There's a subtler failure too. The agent's fluency is calibrated to the fast-loop tasks, and it carries the same confidence into the slow-loop ones, where confidence is unearned. It will propose an elegant experiment with a critical practical flaw — a readout confounded by the very manipulation you're using — and state it in exactly the tone it used for the code that ran on the first try. In the terminal, wrong is cheap; you see the traceback in a second. At the bench, that same wrongness costs three weeks and you find out at the end. The asymmetry in the cost of being wrong is the whole game, and the agent doesn't feel it.
So the honest ledger reads: agents have compressed everything around the experiment and left the experiment itself untouched. The shape of my week has changed. I spend far less time on code and lit review and far more of the freed time on the thing that was always the real work, deciding what is worth running. The bottleneck didn't vanish. It got more concentrated, and more clearly the human's.
The discipline that turns this from a toy into leverage
The people getting real value from these tools in research are not the ones with the cleverest prompts. They're the ones who can say precisely what they want checked. "Make this better" gets you nothing, at the bench or in the code. "Here is my design, here are the two hypotheses it must distinguish, here are the confounds I already know about — find the one I've missed" gets you something that can save a month. The skill is writing the specification tightly enough that a fast checker can act on it, which is why problem specification is the capability that outlasts prompt engineering: the value was never in the phrasing, it was in knowing exactly what "correct" means for this task, precisely enough that a machine can test against it.
That reframes the whole discourse about automating science. The dream is a system that closes the loop end to end: reads the literature, forms the hypothesis, runs the experiment, updates, repeats. But the two ends of that loop are not the same kind of thing. The reading-and-reasoning end has a fast, cheap check and is already substantially automatable. The running-and-learning end is bounded by physics and money and tacit skill, and treating those two as one continuous capability is a category error: the error of assuming that because generation got cheap, discovery did. Generation was never the scarce thing. The scarce thing is the slow, expensive contact with reality that tells you which of your beautiful generations is true.

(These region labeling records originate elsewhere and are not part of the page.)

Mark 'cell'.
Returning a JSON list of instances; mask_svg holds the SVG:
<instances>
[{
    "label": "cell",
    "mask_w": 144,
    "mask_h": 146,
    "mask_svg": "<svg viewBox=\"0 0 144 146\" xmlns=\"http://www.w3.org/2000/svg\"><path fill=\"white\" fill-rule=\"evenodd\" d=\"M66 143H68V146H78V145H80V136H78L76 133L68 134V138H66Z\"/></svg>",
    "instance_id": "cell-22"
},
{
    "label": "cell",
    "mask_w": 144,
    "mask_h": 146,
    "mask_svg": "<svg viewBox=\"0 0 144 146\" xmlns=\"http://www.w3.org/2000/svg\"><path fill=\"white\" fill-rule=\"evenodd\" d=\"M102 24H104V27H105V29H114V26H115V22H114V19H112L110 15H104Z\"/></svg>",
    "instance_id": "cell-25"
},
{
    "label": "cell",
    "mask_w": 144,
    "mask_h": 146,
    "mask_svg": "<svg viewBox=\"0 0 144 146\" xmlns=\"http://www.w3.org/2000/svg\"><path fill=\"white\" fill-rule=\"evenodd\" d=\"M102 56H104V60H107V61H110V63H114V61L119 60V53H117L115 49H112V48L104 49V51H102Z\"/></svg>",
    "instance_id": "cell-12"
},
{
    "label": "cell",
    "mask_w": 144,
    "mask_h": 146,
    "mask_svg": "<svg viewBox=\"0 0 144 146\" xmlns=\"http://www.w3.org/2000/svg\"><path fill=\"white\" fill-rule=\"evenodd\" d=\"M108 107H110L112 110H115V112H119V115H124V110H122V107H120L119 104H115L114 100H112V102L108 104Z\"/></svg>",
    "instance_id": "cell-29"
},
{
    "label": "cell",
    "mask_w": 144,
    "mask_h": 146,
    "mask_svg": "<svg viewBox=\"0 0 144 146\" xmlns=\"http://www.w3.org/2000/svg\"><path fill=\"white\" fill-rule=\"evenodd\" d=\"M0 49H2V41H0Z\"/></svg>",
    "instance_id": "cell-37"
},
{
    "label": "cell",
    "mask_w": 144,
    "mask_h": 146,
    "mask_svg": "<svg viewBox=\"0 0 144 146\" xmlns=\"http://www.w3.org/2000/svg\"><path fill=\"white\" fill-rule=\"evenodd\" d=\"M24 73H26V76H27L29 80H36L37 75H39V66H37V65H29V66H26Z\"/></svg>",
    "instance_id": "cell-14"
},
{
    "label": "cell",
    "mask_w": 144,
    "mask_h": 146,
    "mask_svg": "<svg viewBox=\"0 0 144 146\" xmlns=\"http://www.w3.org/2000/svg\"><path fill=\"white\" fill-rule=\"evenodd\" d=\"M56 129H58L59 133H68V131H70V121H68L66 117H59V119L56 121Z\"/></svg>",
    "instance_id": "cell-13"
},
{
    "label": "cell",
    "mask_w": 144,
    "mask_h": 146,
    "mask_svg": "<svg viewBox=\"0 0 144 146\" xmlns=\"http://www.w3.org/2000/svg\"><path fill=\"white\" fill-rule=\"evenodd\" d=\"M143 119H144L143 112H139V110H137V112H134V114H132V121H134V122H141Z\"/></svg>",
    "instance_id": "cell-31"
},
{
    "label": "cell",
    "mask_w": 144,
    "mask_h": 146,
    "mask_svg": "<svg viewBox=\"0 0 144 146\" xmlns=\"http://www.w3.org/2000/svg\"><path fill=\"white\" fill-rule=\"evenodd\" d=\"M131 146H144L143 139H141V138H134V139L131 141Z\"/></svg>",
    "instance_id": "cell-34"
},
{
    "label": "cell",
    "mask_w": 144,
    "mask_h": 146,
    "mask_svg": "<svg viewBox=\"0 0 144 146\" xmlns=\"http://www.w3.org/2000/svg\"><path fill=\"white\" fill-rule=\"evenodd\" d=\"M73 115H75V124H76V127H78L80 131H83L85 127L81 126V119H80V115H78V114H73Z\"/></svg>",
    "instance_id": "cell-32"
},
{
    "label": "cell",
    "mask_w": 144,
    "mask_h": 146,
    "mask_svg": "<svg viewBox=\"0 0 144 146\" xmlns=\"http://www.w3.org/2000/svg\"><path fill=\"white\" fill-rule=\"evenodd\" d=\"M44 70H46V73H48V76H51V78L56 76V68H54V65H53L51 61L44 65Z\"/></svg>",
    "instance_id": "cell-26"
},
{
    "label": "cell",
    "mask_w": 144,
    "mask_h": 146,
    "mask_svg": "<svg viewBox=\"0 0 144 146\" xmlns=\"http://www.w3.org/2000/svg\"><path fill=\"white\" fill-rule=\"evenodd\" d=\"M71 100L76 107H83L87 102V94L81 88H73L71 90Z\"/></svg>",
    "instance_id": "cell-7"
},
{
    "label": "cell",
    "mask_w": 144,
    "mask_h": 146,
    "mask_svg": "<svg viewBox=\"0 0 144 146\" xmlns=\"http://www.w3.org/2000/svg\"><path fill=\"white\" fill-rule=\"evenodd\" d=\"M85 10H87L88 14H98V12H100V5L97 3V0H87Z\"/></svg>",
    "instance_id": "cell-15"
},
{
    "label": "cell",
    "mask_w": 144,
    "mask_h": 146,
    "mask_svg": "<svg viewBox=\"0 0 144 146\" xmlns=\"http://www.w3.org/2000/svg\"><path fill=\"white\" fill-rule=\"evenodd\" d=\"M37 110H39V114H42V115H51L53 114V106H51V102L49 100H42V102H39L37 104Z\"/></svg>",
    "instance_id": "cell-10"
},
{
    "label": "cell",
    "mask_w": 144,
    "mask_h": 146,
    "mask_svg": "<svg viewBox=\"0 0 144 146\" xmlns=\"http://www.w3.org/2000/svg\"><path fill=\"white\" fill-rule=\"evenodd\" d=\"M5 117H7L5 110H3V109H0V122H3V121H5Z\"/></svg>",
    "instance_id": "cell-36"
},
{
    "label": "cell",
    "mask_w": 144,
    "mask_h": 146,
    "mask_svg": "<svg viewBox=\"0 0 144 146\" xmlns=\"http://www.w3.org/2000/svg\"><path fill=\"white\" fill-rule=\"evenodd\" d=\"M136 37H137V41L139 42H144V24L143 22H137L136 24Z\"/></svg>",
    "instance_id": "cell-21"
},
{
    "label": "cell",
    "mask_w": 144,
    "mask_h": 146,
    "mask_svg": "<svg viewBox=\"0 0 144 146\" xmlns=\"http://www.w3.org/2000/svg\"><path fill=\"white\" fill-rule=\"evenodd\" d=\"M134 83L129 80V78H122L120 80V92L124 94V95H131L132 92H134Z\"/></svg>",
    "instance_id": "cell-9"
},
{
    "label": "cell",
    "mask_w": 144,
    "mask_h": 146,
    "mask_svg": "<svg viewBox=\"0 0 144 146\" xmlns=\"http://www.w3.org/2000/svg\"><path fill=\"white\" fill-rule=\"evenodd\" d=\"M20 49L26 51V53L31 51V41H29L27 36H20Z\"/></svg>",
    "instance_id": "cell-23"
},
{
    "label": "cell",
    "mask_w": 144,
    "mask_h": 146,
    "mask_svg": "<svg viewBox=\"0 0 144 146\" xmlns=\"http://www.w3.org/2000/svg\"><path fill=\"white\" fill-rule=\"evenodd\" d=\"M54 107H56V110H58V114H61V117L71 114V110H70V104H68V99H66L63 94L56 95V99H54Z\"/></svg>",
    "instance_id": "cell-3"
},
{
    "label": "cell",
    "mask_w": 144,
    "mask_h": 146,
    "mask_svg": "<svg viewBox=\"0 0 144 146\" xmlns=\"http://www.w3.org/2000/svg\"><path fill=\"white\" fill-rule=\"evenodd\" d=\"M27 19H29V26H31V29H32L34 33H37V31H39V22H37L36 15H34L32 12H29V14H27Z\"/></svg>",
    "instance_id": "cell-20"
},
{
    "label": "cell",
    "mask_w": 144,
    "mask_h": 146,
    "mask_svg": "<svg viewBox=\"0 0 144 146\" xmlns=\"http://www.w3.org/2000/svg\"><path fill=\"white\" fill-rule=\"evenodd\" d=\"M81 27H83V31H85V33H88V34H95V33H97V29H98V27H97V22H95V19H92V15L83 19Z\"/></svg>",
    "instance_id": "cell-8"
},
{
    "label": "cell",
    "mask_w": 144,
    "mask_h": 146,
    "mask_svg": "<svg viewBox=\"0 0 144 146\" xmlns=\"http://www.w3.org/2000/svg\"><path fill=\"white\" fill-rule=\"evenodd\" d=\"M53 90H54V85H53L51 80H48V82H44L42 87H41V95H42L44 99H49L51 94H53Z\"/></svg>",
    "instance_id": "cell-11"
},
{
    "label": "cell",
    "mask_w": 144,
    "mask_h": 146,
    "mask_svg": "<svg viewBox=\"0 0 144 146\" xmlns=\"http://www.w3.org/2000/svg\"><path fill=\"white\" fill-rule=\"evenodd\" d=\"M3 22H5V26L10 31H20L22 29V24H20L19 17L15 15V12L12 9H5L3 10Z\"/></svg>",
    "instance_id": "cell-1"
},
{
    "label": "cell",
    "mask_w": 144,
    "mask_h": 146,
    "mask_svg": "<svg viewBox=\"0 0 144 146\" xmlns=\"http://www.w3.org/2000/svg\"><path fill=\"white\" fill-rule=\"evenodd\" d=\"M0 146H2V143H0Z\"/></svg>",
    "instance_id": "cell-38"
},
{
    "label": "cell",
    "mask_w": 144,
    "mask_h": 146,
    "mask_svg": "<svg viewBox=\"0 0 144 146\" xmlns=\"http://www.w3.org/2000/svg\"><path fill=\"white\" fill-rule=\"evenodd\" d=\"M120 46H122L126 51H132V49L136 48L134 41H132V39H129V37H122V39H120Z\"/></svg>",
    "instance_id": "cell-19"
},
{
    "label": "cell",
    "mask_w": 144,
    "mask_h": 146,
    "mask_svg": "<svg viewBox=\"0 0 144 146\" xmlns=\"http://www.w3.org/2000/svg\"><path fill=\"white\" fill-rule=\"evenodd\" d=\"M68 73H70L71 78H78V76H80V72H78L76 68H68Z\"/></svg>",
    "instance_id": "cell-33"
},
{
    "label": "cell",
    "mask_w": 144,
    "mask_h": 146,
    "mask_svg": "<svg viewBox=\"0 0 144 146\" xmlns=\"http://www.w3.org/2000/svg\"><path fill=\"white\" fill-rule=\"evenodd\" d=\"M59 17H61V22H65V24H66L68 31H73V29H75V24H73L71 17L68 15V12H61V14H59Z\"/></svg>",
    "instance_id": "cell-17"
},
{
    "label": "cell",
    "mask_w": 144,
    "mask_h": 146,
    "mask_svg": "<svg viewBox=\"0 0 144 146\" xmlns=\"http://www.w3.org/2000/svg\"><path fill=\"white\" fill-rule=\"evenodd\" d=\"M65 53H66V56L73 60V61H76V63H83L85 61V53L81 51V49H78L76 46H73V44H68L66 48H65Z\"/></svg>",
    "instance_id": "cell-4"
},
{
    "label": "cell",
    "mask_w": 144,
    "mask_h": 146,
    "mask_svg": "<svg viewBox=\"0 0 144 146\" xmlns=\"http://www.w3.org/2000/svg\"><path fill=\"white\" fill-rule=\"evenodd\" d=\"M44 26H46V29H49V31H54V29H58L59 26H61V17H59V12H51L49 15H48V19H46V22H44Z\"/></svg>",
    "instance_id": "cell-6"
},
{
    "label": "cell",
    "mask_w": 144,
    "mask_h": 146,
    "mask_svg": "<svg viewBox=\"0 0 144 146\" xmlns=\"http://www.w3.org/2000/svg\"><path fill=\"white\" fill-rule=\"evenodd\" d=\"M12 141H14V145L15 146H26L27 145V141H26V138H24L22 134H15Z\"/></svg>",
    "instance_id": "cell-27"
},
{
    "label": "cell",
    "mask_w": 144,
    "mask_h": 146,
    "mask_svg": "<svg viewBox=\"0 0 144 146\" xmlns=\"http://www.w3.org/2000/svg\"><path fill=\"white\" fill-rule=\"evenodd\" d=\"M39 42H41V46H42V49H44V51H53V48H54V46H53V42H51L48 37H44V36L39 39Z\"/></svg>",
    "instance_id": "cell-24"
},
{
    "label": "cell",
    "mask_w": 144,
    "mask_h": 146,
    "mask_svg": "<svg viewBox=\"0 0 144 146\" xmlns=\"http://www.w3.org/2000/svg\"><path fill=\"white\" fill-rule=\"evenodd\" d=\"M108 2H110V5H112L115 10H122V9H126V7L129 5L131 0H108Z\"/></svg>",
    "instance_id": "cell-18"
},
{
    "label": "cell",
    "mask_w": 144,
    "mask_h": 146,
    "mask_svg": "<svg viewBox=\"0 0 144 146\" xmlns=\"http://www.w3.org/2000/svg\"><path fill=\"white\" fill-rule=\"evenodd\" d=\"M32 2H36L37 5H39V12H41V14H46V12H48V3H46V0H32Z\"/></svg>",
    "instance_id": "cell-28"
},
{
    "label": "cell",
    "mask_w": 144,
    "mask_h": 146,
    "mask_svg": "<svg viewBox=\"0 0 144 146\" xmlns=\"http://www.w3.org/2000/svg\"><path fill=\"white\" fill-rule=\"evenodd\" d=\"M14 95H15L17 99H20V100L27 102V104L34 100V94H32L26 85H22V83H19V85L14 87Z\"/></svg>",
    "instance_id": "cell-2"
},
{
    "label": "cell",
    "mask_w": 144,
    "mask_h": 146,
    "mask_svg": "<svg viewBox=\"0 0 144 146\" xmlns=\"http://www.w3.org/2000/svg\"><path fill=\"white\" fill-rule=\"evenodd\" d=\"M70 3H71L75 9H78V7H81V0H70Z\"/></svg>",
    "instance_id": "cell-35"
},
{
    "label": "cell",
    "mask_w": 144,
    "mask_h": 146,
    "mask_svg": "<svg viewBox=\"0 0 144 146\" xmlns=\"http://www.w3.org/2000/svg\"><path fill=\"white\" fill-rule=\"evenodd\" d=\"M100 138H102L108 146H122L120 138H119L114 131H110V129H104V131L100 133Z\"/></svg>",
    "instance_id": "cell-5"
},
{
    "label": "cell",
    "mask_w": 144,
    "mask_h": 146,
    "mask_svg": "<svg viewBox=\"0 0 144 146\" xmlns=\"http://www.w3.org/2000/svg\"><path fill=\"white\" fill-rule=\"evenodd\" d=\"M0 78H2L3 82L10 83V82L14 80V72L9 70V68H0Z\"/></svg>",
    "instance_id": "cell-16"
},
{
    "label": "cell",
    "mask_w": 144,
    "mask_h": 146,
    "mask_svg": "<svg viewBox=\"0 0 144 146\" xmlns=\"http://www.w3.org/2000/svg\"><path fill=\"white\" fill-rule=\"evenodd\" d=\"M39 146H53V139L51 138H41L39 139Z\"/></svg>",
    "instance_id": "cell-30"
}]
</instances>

I am, for the record, an optimist about this. The compression of the fast-loop work is real and it is large, and I would not give it back. The optimism has a precise shape. These tools make me a faster reasoner, a faster coder, and a much more paranoid checker of my own results. They do not make the universe answer my questions any faster. The rate limit on knowing something new about a living system is still set by how long it takes that system to tell you, and it is not taking calls.